Image 17 of 28



Image Description

Differential diagnosis of intraductal papillary mucinous neoplasms (IPMNs) of pancreas includes pancreatic intraductal neoplasms (PanIN), mucinous cystic neoplasm (MCN), and retention cysts. The distinction of IPMN from MCN is addressed in the slide.
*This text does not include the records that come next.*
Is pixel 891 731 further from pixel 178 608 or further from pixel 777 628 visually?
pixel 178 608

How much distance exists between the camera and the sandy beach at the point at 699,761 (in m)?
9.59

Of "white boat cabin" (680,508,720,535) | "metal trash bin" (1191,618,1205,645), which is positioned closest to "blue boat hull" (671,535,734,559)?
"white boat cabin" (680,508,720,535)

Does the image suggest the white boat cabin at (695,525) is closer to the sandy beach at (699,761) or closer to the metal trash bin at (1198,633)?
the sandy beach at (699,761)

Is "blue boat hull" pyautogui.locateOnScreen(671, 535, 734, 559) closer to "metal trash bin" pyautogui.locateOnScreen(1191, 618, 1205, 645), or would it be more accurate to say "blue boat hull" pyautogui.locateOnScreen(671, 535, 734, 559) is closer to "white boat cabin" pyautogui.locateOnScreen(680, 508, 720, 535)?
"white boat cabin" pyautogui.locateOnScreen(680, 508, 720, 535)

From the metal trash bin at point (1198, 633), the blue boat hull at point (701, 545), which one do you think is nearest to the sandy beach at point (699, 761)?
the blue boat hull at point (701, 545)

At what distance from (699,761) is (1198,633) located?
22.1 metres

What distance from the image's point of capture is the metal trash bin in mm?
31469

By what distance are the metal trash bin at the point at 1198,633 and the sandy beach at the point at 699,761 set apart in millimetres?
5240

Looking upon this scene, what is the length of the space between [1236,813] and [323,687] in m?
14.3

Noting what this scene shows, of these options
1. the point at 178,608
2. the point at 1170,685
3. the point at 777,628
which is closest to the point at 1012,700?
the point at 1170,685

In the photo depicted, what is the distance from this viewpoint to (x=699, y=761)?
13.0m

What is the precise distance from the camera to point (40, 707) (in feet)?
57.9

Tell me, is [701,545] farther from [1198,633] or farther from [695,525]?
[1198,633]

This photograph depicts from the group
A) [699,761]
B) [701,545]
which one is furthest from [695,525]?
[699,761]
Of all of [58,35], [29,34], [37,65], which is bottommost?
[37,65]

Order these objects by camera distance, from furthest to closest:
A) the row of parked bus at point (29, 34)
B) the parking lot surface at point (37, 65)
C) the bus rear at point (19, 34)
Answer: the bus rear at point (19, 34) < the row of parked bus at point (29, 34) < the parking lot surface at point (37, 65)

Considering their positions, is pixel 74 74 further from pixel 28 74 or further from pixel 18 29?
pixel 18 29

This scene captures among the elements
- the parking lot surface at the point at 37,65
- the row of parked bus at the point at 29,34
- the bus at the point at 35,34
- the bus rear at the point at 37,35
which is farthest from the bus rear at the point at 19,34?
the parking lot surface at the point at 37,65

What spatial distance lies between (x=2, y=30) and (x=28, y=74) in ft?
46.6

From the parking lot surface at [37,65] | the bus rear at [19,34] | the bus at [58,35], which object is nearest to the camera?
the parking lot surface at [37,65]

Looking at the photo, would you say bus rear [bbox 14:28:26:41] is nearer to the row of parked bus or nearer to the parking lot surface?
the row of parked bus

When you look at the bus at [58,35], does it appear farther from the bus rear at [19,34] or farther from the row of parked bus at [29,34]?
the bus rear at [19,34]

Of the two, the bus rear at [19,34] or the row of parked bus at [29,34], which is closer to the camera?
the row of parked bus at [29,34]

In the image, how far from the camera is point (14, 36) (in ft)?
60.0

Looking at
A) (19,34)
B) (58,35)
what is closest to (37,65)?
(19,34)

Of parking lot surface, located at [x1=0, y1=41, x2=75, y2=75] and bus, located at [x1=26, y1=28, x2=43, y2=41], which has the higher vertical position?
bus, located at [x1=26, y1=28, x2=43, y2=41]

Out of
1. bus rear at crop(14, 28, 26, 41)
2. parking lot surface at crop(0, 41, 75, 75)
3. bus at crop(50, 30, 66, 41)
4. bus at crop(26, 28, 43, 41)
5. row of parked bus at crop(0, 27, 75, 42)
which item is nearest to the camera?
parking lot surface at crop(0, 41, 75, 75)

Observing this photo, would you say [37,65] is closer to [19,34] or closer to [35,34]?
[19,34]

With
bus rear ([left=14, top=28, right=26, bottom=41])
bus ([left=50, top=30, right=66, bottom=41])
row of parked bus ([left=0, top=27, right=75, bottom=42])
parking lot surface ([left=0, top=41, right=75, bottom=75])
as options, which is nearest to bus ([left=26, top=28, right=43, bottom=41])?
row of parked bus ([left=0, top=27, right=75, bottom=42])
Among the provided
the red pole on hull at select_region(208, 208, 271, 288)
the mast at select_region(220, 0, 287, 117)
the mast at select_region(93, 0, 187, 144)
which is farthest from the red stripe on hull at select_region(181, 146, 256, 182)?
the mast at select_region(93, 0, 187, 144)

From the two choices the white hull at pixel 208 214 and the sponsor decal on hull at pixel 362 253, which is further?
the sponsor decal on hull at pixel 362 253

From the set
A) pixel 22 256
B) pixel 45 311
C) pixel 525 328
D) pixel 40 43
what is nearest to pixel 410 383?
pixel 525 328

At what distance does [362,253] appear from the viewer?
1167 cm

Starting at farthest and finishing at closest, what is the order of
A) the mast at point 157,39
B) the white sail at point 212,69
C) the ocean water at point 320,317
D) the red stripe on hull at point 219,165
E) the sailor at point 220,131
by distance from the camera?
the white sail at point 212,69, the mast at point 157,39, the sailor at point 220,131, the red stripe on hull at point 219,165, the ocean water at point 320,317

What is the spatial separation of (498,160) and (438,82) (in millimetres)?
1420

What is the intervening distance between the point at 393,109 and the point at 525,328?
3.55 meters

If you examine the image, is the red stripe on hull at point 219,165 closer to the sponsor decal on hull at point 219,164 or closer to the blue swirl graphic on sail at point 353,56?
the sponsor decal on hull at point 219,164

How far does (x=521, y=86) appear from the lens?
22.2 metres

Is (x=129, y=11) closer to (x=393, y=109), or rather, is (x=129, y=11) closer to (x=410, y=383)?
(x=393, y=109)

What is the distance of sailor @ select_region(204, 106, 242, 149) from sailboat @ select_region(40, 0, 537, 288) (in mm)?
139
PanIN is a microscopic (usually < 5mm), papillary or flat, noninvasive, epithelial neoplasm arising in the pancreatic ducts. It lined by columnar or cuboidal epithelium with varying amounts of mucin and degrees of cytologic and architectural atypia. A large PanIN may be difficult to separate from small gastric-type IPMN. If the lesion is lined by intestinal or pancreatobiliary epithelium, it favors IPMN.

Pancreatobiliary IPMN resemble intraductal tubulopapillary neoplasms (ITPN). Features favoring ITPN include tubulopapillary architecture, high-grade dysplasia, minimal to no intracellular mucin, and no expression of MUC5AC. Intraductal lesions that are 0.5 to 1.0 cm in size, have papillary architecture and are lined by intestinal epithelium can be labeled as incipient IPMN.

Retention cysts: They are unilocular dilatation of the pancreatic ducts secondary to an obstruction. They are lined by a single layer of flattened or cuboidal epithelium with no cytologic atypia.